When the reservoirs shrink: How Mallorca's water shortage affects Palma and the villages
Gorg Blau and Cúber are at around 29.5 percent — this has concrete consequences for cities, municipalities and agriculture. Why the situation is more serious than it sounds and which steps are now necessary.
When the reservoirs shrink: How Mallorca's water shortage affects Palma and the villages
The numbers sound abstract until the tap only drips at half strength. At present the two large reservoirs Gorg Blau and Cúber together hold only around 29.45 percent of their capacity. Gorg Blau shows about 30.51 percent, Cúber just under 27.81 percent, as detailed in Water shortage in Mallorca: As Gorg Blau and Cúber shrink — is Palma really prepared?. The voice on Emaya's hotline does not sound unconcerned — and you can feel that on the streets: in Palma, in Sóller and in the small mountain villages.
Key question: Will the reserves last until autumn — or is scarcer water in daily life likely?
This question is not only rhetorical. The island needs the reservoirs as a buffer for hot weeks, for gardens, for agriculture and for the high tourist season, which never fully pauses here. Meteorologists speak of a slightly dry August and measure on average only about 13.1 liters of rainfall per square meter — roughly 38 percent below the long-term average. Isolated showers are not enough to make up the deficit.
More than numbers: where it already hurts
You can see it in small everyday things: crusted lawns, gardeners thinning watering schedules, farmers pouring drinking water into tanks or hoping for unpredictable weather. Some municipalities already have restrictions on large irrigation projects, as noted in Water Emergency in Valldemossa: When the Wells Whisper. And yes, the old springs from the Serra de Tramuntana continue to feed water pipes through centuries-old limestone formations — but when reservoirs fall, this additional supply suddenly becomes extremely important.
What is often overlooked
Public debate usually revolves around rain and reservoirs. Three points receive less attention: first, the condition of the pipe network. Leaks can in total swallow enormous quantities. Second, unequal distribution: Palma has supply systems and reserves, small villages are often more vulnerable, highlighted by Palma's water at the limit: reservoirs almost empty — how should we react now?. Third, tourism demand: pools, hotels and golf courses consume large amounts, often at the times when it is driest.

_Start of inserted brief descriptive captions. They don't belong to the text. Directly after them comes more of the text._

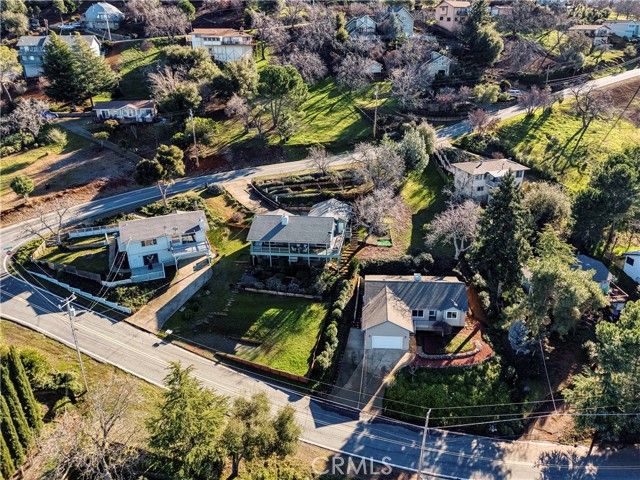 2901 Riviera Heights, Kelseyville, CA 95451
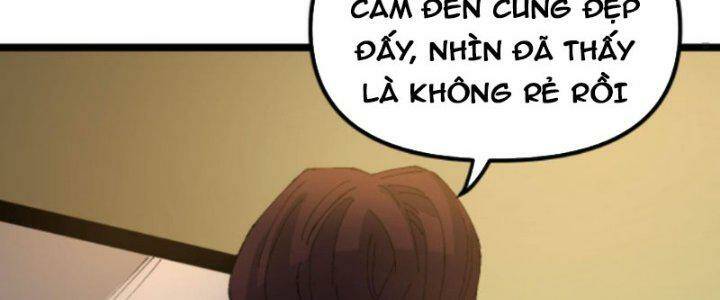 trùng sinh trở lại 1983 làm phú hào chapter 292 - Next chapter 293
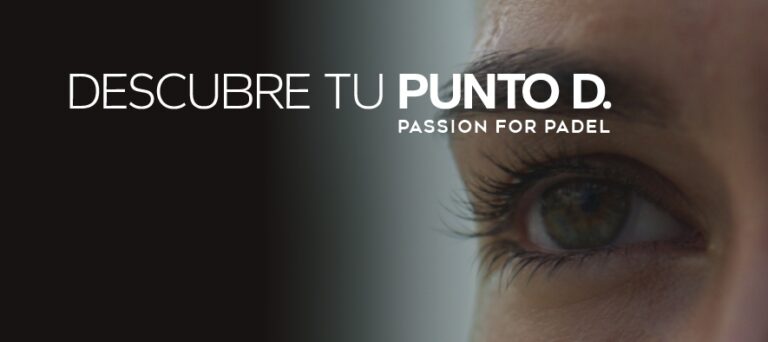 STARVIE LANZA EL TEASER DE SU NUEVA CAMPAÑA «DESCUBRE TU PUNTO D”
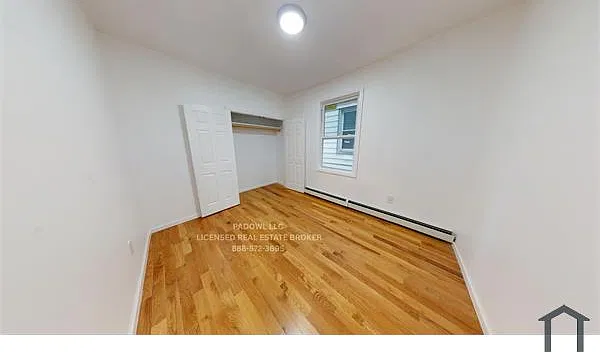 3 bed, $3,650 — Photo 4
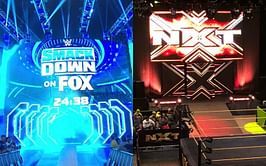 Bayley savagely trolls NXT Superstar after Backlash 2020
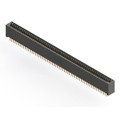 395-116-520-201 - 395 SERIES (.100" (2.54MM) CONTA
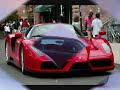 ARABA VİDEO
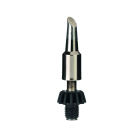AGI Robur - Panne pour INPRO biseau 4,8mm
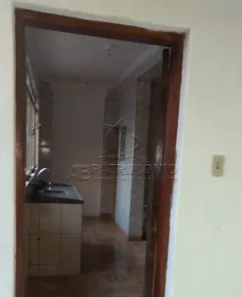 Ponto Comercial com 2 Quartos à venda, 226m² no Parque Vitória Régia, Sorocaba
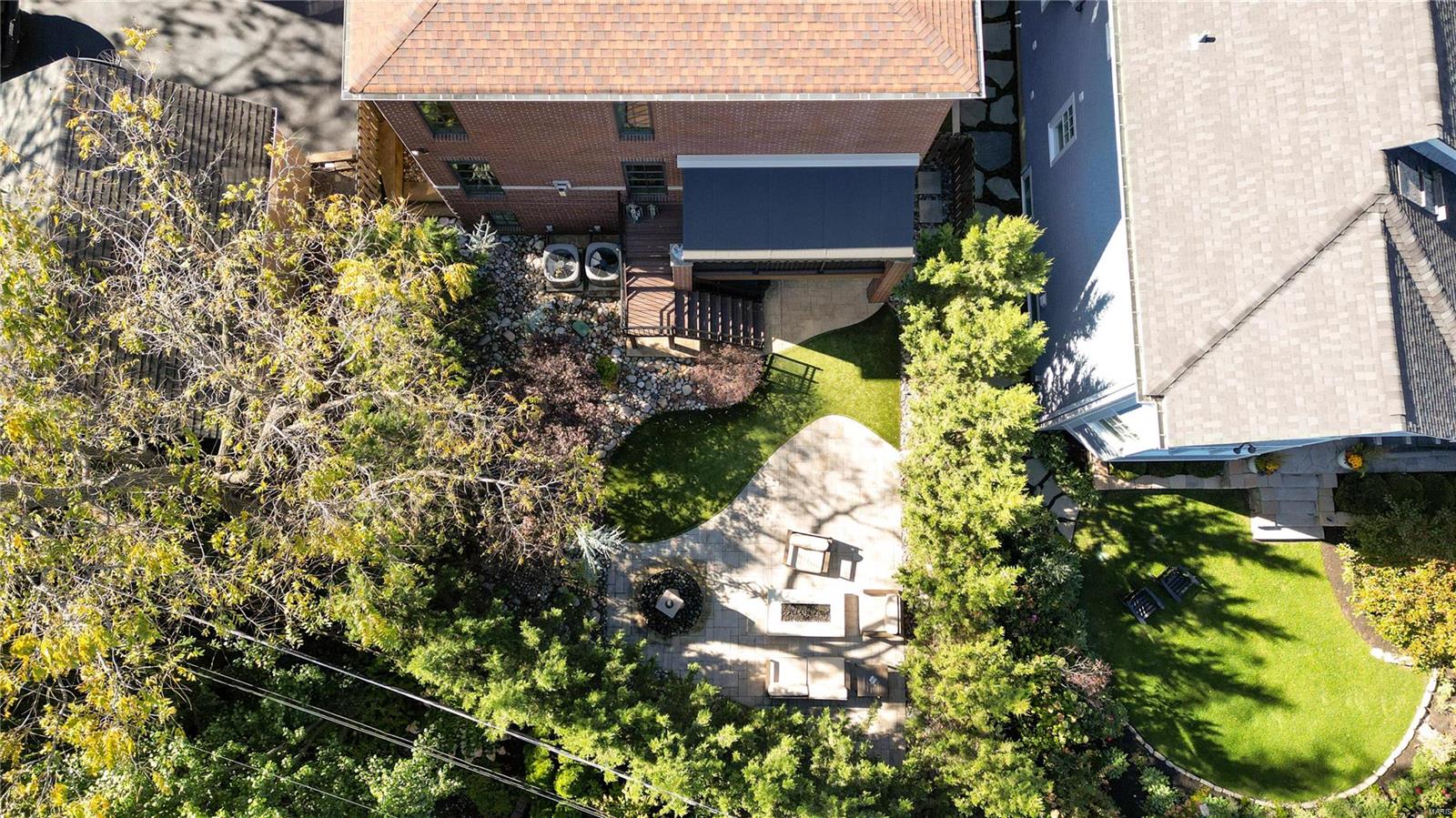 North Bemiston - Residential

Concrete opportunities and measures
In the short term, joint savings help most: fixing dripping taps, showers instead of baths, night-time garden watering, efficient drip irrigation in agriculture. Emaya recommends such steps, but they are only a first building block.
In the medium term, technical and regulatory solutions must gain momentum: leak detection in the supply network, smart meters, incentives for rainwater tanks at private homes and hotels, expansion of greywater recycling for irrigation and cleaning. For agriculture, more water-saving irrigation methods and a fairer allocation during dry periods are worthwhile.
In the long term the question remains: do we want to invest massively in desalination plants — with high energy demand — or rather focus more on storage, efficiency and renewables? Small solar-powered desalination units for municipalities and agriculture are an option today; investing in larger retention and storage systems in valleys where rain can be held deliberately is equally important.
Politics, pricing and social issues
Water policy is always also distribution policy. Higher prices can curb consumption but hit socially weaker households harder. A combination of block tariffs, subsidies for water-saving technology and targeted grants for municipalities would be more sensible than blanket price increases. And: those who prioritize agriculture and tourism should offer clear rules and compensation.
A local conclusion
The island stands at a point where small measures can quickly bring big benefits — and where long-term planning must begin now. When the cicadas get louder in July and the dust on the stone walls thickens, people here intuitively notice that water is becoming scarcer. The conversation about storage techniques, fair distribution and modern irrigation must not begin only when the tap runs dry.
So: short-sighted avoidance does not help. Pragmatism, money and a bit of Mallorcan ingenuity are needed — and all before we learn how dry the summer without buffers really can be.